Il travaillera aussi chez Peace Angel, dans les énergies renouvelables, à l'hôtel Hennessy Park. À chaque nouvel employeur, la même démonstration à refaire, la même version d'une patience qu'il mobilise sans se plaindre. « J'ai dû faire plus d'efforts que les autres pour prouver que j'étais capable. » Ce n'est pas une plainte. C'est un fait, posé là, regardé en face — et ce n'est pas davantage une fatalité.
Quelque part dans ces années de transition, entre un refus et une opportunité saisie, une décision s'est clarifiée en lui avec la netteté des évidences simples : « Si je ne me battais pas pour moi-même, personne ne le ferait à ma place. » Pas une révélation foudroyante. Juste une vérité nue. Et c'est avec cette décision silencieuse inscrite dans le corps qu'il pousse un jour la porte du Central Electricity Board.

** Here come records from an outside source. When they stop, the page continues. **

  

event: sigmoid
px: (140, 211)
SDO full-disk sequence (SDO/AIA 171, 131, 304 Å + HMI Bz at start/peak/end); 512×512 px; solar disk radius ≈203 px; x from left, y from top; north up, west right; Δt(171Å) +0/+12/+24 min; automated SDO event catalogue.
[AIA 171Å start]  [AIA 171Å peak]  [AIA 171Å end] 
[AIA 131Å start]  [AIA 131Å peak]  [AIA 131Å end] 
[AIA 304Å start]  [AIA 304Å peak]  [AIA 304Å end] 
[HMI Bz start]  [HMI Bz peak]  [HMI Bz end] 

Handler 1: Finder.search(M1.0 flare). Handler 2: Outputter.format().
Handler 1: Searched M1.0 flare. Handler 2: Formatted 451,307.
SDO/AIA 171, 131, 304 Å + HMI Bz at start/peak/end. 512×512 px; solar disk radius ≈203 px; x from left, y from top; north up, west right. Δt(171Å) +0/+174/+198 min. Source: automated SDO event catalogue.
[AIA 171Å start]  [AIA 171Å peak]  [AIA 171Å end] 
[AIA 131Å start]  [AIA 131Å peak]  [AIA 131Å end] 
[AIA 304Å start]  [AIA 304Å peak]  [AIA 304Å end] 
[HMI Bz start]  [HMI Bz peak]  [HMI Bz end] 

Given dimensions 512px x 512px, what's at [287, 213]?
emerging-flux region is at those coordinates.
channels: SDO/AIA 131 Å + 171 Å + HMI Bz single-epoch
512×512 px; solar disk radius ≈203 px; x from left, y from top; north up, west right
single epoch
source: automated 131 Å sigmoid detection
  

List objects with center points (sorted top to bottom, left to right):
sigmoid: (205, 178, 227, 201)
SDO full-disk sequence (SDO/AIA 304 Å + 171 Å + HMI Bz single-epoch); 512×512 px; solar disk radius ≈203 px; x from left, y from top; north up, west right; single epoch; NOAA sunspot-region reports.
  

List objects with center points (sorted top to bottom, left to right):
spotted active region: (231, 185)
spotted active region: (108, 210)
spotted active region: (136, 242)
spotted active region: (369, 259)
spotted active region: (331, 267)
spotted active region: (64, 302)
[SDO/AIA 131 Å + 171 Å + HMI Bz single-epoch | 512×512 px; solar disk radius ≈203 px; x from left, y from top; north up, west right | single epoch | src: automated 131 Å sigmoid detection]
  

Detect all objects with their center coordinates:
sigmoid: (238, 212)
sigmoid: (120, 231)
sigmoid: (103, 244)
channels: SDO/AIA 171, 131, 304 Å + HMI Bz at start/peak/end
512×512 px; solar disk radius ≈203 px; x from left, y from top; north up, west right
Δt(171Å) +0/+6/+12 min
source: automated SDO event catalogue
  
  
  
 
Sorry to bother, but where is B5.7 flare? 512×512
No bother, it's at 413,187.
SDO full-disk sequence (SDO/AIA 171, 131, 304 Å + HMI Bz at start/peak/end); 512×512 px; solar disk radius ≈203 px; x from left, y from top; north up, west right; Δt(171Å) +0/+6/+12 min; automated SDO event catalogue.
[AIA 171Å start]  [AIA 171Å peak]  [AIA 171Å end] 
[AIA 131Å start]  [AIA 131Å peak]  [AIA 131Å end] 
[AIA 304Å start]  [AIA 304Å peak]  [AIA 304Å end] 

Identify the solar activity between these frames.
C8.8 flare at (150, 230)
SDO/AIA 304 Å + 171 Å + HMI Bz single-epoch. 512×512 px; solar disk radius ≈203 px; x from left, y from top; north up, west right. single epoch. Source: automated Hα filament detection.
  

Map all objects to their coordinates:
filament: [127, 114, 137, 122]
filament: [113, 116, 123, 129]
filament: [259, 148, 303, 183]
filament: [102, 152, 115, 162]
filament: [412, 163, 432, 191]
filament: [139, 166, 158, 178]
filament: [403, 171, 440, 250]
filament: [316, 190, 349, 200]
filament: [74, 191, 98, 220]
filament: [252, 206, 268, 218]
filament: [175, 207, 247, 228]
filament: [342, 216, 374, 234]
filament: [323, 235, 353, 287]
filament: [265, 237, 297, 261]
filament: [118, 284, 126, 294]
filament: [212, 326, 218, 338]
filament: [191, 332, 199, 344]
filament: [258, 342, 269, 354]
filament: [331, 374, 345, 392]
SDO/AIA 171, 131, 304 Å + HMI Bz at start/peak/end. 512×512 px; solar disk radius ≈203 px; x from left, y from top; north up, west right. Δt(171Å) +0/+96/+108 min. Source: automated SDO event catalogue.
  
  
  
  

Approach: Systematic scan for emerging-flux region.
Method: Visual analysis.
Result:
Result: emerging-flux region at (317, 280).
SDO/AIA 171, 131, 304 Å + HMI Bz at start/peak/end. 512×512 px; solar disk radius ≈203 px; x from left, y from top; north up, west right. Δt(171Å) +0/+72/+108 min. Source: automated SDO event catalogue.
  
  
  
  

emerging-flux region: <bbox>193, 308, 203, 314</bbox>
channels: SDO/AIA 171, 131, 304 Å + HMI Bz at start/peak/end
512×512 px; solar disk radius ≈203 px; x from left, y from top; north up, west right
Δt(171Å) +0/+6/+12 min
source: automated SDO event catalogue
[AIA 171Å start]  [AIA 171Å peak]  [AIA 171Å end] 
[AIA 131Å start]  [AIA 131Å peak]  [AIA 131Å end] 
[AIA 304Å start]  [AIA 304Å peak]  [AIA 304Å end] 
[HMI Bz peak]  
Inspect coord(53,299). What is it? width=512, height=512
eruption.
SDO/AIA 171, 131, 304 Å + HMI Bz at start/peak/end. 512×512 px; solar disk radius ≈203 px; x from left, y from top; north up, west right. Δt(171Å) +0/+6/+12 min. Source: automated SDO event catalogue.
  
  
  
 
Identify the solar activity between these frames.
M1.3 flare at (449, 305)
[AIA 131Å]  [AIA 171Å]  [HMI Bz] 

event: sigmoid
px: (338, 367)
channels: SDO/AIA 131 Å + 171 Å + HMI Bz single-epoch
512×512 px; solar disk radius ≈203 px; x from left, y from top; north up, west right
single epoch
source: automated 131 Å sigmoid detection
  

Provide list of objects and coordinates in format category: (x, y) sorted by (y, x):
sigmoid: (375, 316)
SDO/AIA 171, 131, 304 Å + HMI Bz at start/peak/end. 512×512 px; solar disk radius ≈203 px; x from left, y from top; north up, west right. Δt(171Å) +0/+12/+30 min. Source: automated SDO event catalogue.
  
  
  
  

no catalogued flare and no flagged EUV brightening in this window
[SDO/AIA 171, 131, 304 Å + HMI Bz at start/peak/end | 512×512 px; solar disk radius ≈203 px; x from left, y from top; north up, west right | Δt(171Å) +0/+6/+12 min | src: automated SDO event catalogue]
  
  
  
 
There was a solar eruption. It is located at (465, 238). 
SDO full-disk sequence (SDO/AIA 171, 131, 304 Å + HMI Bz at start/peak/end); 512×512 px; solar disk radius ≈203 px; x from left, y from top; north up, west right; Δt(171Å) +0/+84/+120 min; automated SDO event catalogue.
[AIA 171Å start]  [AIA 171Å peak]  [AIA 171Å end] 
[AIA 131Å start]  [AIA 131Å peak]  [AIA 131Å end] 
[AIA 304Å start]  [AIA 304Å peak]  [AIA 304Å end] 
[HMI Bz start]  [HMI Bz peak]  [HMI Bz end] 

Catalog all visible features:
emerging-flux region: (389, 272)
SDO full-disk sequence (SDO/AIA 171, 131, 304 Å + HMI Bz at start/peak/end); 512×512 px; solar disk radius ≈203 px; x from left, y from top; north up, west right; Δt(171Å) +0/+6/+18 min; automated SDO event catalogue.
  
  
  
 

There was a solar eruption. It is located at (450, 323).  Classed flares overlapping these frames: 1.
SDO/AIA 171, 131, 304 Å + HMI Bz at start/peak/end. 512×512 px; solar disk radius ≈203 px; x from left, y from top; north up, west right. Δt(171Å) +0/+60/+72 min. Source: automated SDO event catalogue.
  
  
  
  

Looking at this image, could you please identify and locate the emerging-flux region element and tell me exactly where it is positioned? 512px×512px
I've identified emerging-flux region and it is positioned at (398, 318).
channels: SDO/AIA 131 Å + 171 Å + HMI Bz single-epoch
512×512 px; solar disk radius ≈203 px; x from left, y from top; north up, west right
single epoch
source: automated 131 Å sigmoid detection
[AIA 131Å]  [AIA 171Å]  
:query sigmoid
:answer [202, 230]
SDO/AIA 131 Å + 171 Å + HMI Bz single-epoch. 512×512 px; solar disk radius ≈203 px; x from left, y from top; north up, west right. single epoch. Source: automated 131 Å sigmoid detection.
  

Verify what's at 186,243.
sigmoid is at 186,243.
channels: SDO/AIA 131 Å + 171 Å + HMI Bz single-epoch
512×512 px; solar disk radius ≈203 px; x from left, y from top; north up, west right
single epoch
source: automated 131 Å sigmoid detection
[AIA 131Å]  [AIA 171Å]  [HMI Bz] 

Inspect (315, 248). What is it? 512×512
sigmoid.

Il commence comme réceptionniste — premier visage qu'on croise en entrant, première voix qu'on entend. Un poste d'exposition totale. Puis il progresse vers le service du Registry, où il occupe aujourd'hui le poste d'Office Assistant : classer, organiser, tenir la mémoire administrative d'une grande maison. Le bâtiment est accessible — rampes, ascenseur, sanitaires adaptés. Mais quand on lui demande ce qui change réellement son quotidien, ce n'est pas à l'architecture qu'il pense en premier. Ce sont ses collègues. « Leur compréhension, leur soutien au quotidien… cela change tout. » La façon dont l'un d'eux retient la porte sans en faire tout un plat. La façon dont un autre lui parle comme à n'importe qui. Ces riens-là, accumulés, font qu'un matin on se lève avec l'envie d'y aller.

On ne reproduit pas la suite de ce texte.